I’d love to see more bodies like this in fashion magazines. It’s really hard to understand why there would only be one body type, skin tone, age or size in fashion magazines, if they are intended for the public. The way I figure it, if I’m not in them, then they aren’t “for me”. The great news is that you can search and find your own niche for fashion online now and no longer need to be dictated like before. I LOVE IT!!!!!!! Instagram… Google….Pinterest…… oh, my!!
Here’s the Almighty Cowl Neckline in action, also a tied waist, all perfectly rendered by drawing the edges where they are, then paying attention to where light and dark lie to separate layers from each other.. Also notice the shine on the hair, … and the shading on face…all good examples to pull inspiration from.
Okay, I’m going to step out now, at 1200 words, and share more and more images, then also share a link to my new youtube videos discussing art and learning in the fashion realm and beyond.
Thank you, as always, for your generous time. I try to return the favor with juicy wonderfulness for you :0)
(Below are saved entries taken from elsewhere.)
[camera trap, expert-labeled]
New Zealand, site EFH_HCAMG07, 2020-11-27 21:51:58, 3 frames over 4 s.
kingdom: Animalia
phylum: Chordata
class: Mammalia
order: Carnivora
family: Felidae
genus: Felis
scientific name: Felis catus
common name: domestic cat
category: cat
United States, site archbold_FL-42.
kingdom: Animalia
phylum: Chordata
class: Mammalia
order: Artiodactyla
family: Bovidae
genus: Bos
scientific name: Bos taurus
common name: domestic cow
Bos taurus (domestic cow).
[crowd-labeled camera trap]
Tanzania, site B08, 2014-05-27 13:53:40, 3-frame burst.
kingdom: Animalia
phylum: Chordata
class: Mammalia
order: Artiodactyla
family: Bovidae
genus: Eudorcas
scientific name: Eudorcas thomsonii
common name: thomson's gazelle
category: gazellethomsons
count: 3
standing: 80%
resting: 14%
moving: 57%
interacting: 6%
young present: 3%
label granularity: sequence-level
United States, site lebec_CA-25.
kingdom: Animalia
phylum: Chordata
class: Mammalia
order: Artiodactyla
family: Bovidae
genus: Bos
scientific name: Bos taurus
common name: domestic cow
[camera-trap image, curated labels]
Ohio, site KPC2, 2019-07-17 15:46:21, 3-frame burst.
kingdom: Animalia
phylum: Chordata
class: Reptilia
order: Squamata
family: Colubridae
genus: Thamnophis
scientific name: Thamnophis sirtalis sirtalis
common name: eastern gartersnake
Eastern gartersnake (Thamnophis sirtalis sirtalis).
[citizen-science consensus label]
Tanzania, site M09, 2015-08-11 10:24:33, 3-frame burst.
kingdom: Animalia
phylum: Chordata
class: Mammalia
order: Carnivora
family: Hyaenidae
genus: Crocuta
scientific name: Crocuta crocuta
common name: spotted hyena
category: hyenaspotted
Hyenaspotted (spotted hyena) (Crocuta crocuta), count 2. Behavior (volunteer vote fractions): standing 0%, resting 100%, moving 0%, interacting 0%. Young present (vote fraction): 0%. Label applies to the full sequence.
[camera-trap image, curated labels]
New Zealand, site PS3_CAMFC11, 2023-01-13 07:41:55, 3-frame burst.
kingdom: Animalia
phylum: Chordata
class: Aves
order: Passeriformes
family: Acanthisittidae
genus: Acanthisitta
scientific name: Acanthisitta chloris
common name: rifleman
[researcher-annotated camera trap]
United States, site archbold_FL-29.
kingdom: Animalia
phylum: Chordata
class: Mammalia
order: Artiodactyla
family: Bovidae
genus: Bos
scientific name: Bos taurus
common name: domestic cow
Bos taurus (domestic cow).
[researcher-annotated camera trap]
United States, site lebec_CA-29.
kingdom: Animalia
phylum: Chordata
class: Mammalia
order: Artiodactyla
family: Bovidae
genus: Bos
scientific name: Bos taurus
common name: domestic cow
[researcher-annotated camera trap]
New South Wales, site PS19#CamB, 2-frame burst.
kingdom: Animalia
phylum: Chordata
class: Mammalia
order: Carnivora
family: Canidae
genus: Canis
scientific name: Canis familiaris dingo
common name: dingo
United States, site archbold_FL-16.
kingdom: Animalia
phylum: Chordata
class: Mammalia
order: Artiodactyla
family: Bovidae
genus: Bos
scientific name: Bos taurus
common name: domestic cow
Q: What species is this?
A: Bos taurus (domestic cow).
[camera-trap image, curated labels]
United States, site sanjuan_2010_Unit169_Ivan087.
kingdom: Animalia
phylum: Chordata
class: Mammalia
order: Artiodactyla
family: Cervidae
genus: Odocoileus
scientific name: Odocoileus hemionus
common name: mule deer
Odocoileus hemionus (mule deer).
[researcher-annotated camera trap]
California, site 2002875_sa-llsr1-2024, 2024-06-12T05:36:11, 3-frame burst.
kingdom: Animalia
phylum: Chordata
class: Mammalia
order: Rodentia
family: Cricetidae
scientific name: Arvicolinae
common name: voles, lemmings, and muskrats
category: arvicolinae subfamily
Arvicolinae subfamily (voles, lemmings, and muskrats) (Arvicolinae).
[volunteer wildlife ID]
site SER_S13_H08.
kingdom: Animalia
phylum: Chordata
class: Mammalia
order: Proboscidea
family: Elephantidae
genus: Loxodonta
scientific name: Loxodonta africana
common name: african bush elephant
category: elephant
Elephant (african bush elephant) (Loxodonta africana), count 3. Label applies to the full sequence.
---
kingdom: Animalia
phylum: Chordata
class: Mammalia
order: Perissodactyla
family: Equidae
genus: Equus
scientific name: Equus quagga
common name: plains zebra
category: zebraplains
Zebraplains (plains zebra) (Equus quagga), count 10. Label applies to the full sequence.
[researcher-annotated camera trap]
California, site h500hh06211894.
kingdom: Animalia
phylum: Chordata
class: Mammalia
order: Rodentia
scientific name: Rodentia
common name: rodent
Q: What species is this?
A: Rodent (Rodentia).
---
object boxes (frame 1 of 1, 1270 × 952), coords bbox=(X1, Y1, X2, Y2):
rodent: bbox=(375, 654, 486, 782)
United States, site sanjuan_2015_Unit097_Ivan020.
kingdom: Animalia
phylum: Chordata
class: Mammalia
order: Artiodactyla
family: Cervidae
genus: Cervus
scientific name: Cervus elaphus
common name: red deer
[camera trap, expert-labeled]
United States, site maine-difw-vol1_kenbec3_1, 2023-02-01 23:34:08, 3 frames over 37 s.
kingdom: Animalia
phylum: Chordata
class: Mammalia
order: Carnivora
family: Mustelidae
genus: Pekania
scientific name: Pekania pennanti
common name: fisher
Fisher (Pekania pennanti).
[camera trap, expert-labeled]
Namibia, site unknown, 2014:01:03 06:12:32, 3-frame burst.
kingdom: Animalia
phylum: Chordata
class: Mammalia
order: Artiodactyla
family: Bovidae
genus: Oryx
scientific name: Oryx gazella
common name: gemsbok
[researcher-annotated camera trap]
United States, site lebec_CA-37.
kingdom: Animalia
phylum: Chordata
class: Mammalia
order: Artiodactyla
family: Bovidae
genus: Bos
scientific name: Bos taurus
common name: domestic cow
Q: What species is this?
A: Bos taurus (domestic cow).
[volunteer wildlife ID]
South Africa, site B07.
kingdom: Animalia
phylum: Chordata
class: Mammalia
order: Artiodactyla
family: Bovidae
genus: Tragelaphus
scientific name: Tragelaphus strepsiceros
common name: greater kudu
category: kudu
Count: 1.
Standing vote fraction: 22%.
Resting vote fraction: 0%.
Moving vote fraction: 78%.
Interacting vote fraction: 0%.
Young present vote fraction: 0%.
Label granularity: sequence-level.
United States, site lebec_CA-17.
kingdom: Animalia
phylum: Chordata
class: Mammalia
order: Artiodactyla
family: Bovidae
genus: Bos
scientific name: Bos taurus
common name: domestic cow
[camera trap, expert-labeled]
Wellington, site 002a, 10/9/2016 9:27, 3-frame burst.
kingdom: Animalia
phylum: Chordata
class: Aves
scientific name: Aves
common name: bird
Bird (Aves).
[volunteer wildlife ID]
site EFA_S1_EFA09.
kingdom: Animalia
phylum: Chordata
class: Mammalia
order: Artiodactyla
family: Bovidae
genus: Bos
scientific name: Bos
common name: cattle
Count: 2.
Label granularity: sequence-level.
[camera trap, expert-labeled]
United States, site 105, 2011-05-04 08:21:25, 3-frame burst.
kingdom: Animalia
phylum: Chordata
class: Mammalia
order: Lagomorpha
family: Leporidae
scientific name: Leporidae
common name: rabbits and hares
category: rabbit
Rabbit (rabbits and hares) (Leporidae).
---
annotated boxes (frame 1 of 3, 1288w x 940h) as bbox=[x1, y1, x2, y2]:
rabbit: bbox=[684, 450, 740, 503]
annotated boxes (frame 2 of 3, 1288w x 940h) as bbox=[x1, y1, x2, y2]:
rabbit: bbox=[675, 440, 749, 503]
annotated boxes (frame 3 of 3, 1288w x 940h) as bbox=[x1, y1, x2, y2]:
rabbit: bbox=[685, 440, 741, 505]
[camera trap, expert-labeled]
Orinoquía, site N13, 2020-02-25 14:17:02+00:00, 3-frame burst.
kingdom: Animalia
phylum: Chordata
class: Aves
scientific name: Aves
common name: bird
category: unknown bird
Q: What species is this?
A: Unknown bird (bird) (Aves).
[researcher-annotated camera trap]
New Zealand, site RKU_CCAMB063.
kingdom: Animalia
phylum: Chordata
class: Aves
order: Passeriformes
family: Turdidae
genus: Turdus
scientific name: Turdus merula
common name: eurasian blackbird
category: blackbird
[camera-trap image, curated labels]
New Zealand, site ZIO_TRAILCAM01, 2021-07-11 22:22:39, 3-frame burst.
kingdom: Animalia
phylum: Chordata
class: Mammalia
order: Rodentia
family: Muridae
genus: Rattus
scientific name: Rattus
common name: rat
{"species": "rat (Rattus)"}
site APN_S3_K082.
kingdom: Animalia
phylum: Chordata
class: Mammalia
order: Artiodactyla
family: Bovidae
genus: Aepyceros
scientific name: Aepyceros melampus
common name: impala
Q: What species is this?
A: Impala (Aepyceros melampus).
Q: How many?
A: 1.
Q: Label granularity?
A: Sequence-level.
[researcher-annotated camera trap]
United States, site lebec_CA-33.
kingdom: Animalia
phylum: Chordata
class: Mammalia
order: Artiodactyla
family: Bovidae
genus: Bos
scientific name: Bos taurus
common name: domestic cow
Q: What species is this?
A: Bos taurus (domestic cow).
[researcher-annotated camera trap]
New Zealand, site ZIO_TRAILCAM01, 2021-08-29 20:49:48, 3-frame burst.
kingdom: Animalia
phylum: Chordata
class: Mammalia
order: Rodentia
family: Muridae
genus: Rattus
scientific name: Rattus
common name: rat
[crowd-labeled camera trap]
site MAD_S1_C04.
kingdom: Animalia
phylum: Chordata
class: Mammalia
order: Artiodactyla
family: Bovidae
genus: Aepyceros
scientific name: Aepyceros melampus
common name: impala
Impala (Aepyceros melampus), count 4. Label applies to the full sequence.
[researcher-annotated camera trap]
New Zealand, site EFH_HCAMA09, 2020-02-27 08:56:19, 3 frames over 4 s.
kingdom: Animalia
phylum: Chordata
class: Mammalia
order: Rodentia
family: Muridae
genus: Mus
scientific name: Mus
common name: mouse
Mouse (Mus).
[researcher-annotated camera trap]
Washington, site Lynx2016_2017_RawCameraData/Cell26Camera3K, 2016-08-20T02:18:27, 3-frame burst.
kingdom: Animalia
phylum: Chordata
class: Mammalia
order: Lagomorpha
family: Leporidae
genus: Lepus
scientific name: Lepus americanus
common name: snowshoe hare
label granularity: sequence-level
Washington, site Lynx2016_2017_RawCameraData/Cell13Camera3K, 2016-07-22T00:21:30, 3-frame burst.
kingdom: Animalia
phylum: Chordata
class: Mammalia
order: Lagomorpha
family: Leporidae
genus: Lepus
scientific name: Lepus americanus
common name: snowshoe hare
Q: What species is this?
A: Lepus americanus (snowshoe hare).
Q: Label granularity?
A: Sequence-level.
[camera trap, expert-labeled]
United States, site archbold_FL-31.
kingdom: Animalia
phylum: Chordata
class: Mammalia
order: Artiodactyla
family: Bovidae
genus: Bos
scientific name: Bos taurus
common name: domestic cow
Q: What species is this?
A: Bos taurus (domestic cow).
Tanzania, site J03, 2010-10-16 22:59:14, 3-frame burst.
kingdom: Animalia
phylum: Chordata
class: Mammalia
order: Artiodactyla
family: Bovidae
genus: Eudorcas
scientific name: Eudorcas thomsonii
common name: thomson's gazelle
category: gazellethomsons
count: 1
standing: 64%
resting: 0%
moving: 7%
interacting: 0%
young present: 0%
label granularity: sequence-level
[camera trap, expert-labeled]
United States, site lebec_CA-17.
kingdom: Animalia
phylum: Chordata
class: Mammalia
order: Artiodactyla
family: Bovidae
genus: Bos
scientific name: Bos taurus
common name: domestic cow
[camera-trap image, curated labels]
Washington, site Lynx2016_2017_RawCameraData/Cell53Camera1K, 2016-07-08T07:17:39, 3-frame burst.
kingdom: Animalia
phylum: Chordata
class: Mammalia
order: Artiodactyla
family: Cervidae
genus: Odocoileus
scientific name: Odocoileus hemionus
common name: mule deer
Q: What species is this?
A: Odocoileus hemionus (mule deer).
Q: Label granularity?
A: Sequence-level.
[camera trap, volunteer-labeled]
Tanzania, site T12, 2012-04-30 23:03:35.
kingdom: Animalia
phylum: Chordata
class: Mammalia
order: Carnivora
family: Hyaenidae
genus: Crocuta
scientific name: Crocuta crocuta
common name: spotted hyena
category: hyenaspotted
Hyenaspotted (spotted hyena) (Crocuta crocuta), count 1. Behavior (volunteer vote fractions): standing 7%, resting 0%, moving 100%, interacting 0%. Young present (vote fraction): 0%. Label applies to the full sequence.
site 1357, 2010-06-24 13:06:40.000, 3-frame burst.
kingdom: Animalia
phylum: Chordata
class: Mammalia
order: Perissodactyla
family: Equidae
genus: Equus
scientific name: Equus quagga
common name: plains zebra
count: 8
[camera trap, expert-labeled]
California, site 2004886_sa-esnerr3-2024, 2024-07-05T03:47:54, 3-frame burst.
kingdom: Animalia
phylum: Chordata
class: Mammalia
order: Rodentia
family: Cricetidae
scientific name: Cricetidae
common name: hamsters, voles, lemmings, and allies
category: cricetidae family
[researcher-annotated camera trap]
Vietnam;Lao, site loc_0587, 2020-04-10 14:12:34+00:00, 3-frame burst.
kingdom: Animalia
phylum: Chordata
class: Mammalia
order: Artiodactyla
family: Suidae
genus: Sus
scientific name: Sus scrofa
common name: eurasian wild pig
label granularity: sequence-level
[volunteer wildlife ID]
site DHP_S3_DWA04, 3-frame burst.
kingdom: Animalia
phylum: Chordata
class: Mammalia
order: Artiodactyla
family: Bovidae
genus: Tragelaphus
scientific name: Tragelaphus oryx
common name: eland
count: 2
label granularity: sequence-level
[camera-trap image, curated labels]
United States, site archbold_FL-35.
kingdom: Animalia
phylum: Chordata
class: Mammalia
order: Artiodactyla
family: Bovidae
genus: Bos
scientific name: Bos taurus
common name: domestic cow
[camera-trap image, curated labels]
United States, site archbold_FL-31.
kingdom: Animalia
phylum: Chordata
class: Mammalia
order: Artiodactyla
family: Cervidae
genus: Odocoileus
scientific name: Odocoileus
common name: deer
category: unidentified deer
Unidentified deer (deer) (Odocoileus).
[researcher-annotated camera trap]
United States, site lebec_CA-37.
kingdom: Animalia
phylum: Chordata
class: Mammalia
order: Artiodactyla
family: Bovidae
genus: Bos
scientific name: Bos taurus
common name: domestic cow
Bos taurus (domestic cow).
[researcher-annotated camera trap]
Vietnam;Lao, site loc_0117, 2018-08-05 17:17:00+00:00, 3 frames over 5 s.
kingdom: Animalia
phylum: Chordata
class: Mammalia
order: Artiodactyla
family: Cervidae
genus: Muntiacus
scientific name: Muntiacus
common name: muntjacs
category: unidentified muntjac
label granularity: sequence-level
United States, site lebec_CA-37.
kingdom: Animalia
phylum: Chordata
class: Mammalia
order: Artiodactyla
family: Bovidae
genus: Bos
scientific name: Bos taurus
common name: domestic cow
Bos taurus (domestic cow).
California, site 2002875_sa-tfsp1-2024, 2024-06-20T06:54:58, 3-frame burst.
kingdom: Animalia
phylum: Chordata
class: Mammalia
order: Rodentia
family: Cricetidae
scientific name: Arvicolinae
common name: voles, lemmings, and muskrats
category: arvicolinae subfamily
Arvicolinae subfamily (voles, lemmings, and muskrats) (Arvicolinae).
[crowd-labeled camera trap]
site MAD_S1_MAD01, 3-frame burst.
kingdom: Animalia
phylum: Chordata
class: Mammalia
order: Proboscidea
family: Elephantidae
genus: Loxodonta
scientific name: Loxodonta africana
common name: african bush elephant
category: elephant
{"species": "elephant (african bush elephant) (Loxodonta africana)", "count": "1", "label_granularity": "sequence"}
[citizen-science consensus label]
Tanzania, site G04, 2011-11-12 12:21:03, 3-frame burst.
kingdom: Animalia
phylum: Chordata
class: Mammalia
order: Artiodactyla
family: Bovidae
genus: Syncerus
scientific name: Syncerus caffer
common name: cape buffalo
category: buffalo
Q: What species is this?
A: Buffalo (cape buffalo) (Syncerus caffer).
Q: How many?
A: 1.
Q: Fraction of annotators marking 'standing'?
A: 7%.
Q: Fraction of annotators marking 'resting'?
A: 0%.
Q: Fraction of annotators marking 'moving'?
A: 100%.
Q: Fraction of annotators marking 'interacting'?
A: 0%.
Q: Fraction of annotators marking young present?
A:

The flared, ruffles of these sleeves would be flat wide circles if laid flat. Notic the shading under the neckline edge showing the separate layers of the dress, along with more cascading ruffles.
I hate to look at winter in the summer, but here you go… a ribbed knit neckline… notice the bend and roundness of the ribs, and the thickness in the round edges. And as far as contours go, just follow the right hand edge of her hair, neck, collar, …… what a beautiful study. While again, the blackest shaded edge is in front of a light background, using high contrast to give “POP” form everywhere.
I hope I’ve sparked your interest and helped you feel aligned with the great masters, which you are.